▶ [How to complete this task]:
From the entries below, write out exactly the lines between the line holding "Business people in" and the line holding "mobile home manufacturers and prices", inclusive, excluding any pictures.

▶ [Given information]:
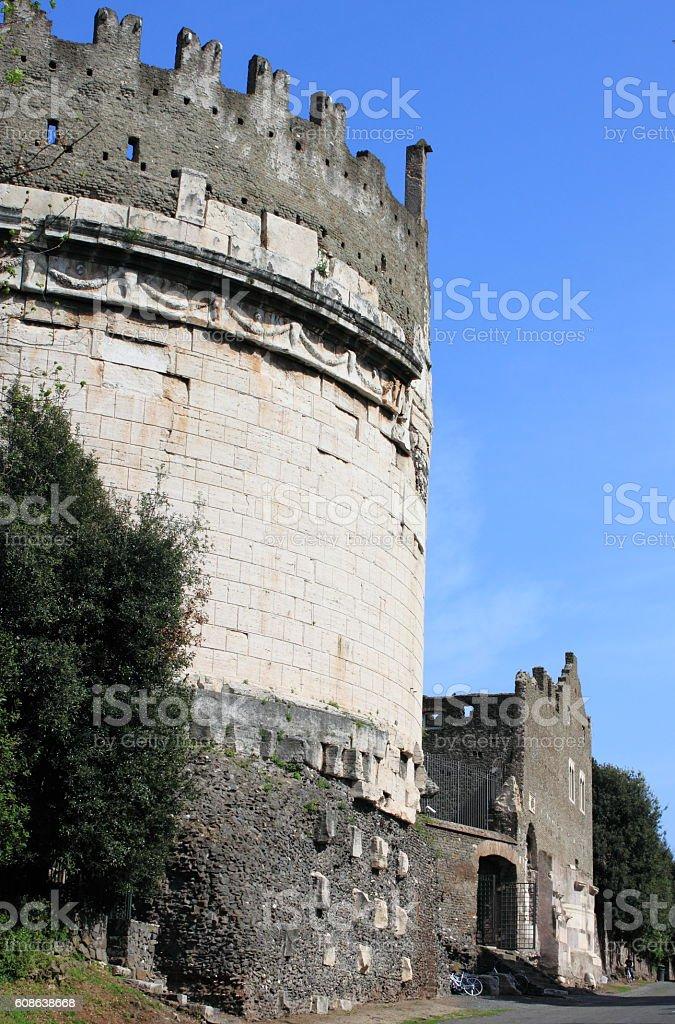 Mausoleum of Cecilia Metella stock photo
==
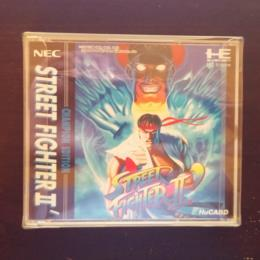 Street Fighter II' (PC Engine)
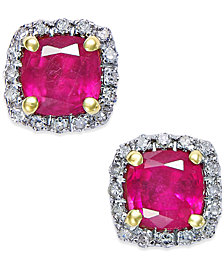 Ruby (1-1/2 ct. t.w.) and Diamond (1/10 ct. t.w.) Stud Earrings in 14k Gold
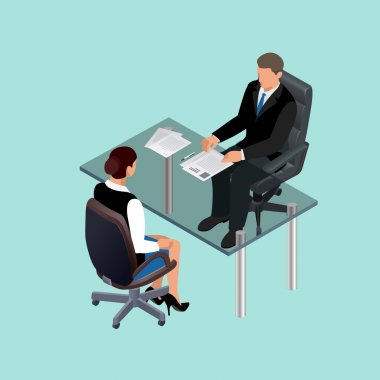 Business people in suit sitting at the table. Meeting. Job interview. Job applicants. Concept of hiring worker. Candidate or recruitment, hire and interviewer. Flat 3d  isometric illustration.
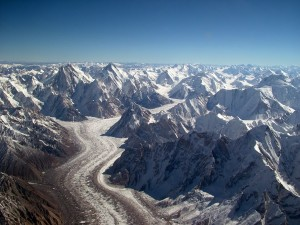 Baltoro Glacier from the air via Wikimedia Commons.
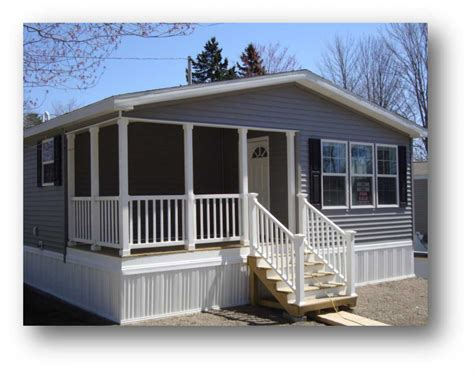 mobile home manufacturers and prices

▶ [Reply to the exercise]:
 Business people in suit sitting at the table. Meeting. Job interview. Job applicants. Concept of hiring worker. Candidate or recruitment, hire and interviewer. Flat 3d  isometric illustration.
 Baltoro Glacier from the air via Wikimedia Commons.
 mobile home manufacturers and prices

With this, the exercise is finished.